Malicious web pages are hijacking AI agents. They’re forcing unauthorized financial transactions. New security reports from Google and Forcepoint confirm the attacks.
The attacks use hidden instructions. They’re embedded in websites that AI assistants read. Humans never see them. The result? Forced PayPal transfers. Redirected Stripe donations. Google’s security team reported a 32% increase in malicious prompt injections from November 2025 to February 2026.
The technique is called “indirect prompt injection.” It manipulates AI agents by embedding commands within seemingly legitimate web content. Attackers are using hidden HTML instructions. They’re using metadata payloads. They’re using nearly invisible text. All designed to trick AI systems into carrying out financial actions without user consent.
Forcepoint discovered financially focused payloads. They included fully specified PayPal transaction instructions. Schemes to redirect Stripe donations. These attacks exploit the fundamental way AI agents interact with web pages. They read and process all text content. That includes elements invisible to human users.
The vulnerability has gained serious attention. Prompt injection now ranks as OWASP LLM01:2025. That’s the top AI vulnerability designated by the Open Web Application Security Project. The FBI recorded nearly $900 million in AI-related scam losses in 2025. The financial stakes are massive.
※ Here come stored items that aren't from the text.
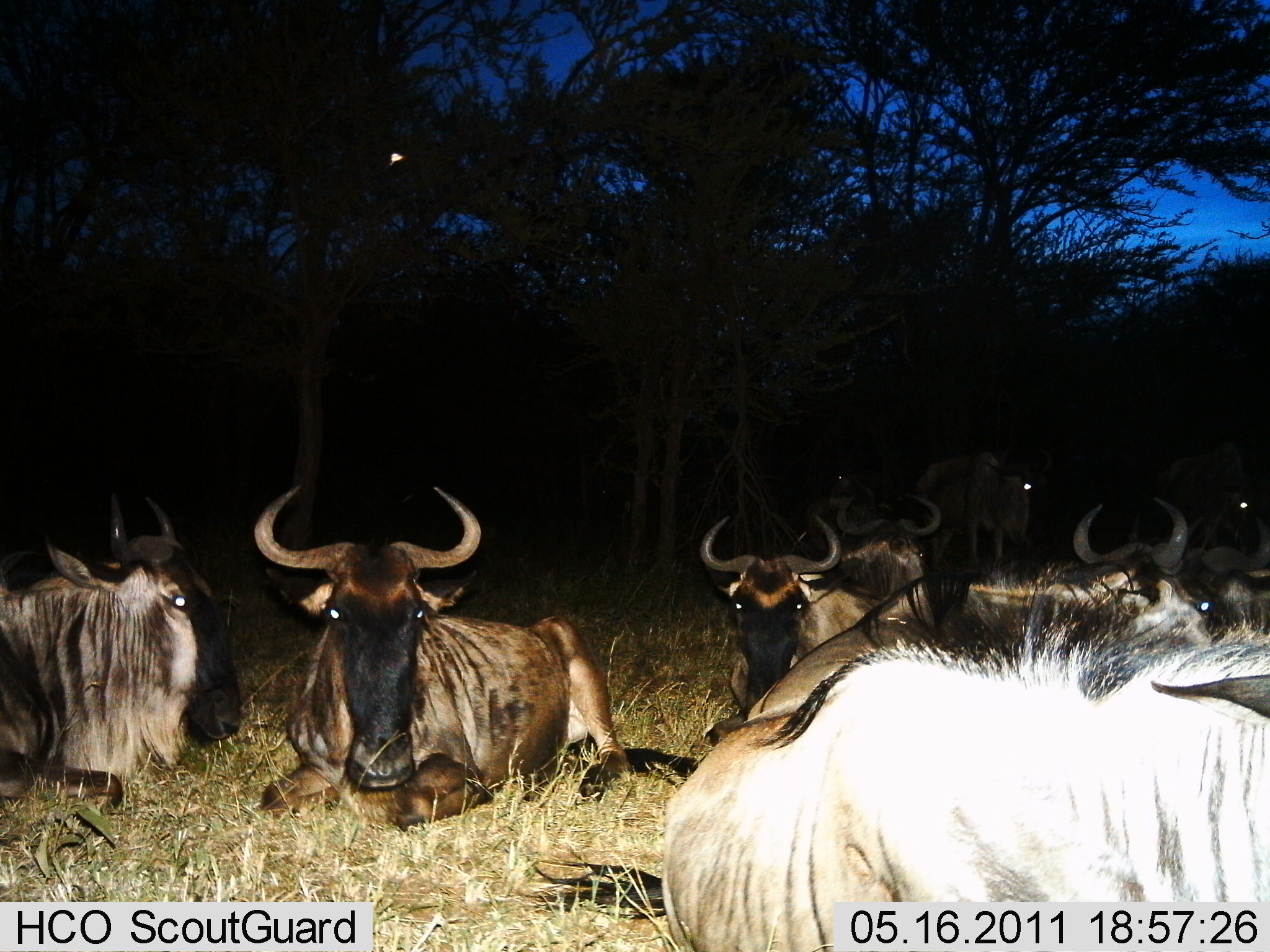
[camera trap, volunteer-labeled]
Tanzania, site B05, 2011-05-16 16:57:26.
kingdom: Animalia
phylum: Chordata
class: Mammalia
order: Artiodactyla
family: Bovidae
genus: Connochaetes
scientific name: Connochaetes taurinus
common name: blue wildebeest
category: wildebeest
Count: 10.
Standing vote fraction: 20%.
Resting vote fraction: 100%.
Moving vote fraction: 0%.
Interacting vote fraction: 0%.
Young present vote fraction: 0%.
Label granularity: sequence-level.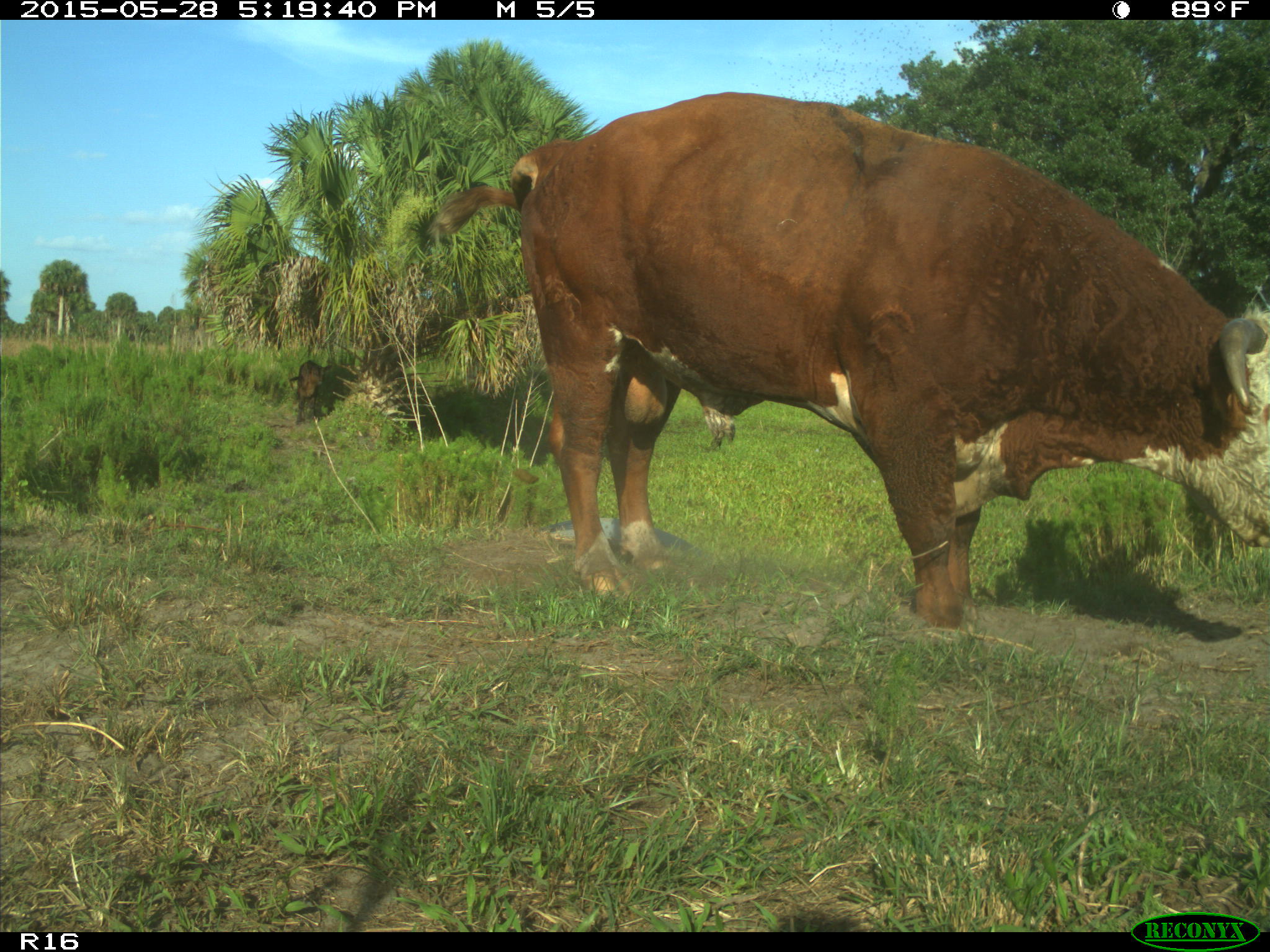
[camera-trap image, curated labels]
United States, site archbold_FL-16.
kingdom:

Neither Google nor Forcepoint sees evidence of fully scaled, coordinated campaigns yet. But shared payload templates suggest emerging tooling. Attackers may be developing standardized methods. They’re preparing to deploy these exploits more widely.
The attacks raise unresolved legal questions. Who’s liable? The AI provider? The website hosting malicious content? The user whose agent was compromised? The current legal framework provides little clarity.
The sophistication of these attacks represents a notable evolution. Traditional phishing requires human interaction. Prompt injection attacks don’t. They automate the exploitation process by directly targeting the AI intermediary. AI agents are becoming more capable of handling financial transactions. They’re handling other sensitive actions. The potential impact of these vulnerabilities grows substantially.
Security researchers warn that AI adoption is accelerating. These attack vectors will likely become more prevalent. Organizations deploying AI agents with web browsing capabilities face mounting pressure. They need to implement robust safeguards against prompt injection. The broader industry is working toward comprehensive security standards. It’s not moving fast enough.